**Task goal:**
Present every line of the entries below as a numbered list, omitting the blank lines.

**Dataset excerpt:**
● ● ● ●
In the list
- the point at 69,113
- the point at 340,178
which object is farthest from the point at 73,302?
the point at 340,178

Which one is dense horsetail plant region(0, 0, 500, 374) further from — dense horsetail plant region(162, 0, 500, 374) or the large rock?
● ● ● ●
**The completed task:**
1. In the list
2. - the point at 69,113
3. - the point at 340,178
4. which object is farthest from the point at 73,302?
5. the point at 340,178
6. Which one is dense horsetail plant region(0, 0, 500, 374) further from — dense horsetail plant region(162, 0, 500, 374) or the large rock?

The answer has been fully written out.